Unread post by JakeLawe »

Thomas wrote: Sun Oct 11, 2020 12:14 pm
Trazohell wrote: Sat Oct 10, 2020 6:25 pm Depression never cause symptoms like numb and shrunken genitals. This would be an insult to all concerned in this Forum.
Depression can cause numb genitals (even when flaccid) according to doctors I saw.
As the shrunken genitals, this symptom was always puzzling for me. My flaccid penis size can easily vary of 20% depending on endogenous (mood...) and exogenous (temperature...) factors, so I guess it is difficult to distinguish 1) "structural damage" from 2) "temporarily stuck in the small size", is it? I was 2).
I have been mental far worse in my life and I didn't had these symptoms.
Likewise, it makes no difference how I feel today.
A bad day when I just sit at home and think about what went wrong in my life = numb sack.
A nice weekend where I was distracted from PSSD = numb sack.

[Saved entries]
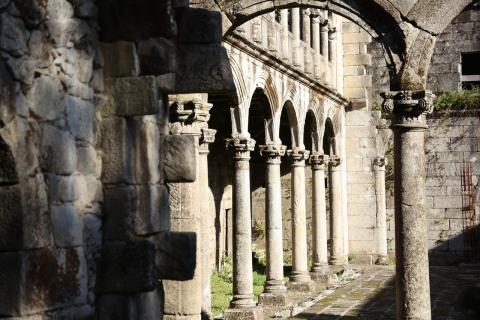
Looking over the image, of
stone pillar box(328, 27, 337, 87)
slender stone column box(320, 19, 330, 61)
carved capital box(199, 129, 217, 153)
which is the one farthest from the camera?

● Exercise details
Answer these questions from the forum excerpt:
1. According to the doctors mentioned, what can depression cause?
2. By about what percentage does the writer say flaccid penis size can vary?
3. What follows "A nice weekend where I was distracted from PSSD"?

● Written answer
1. Numb genitals, even when flaccid.
2. 20%.
3. Numb sack.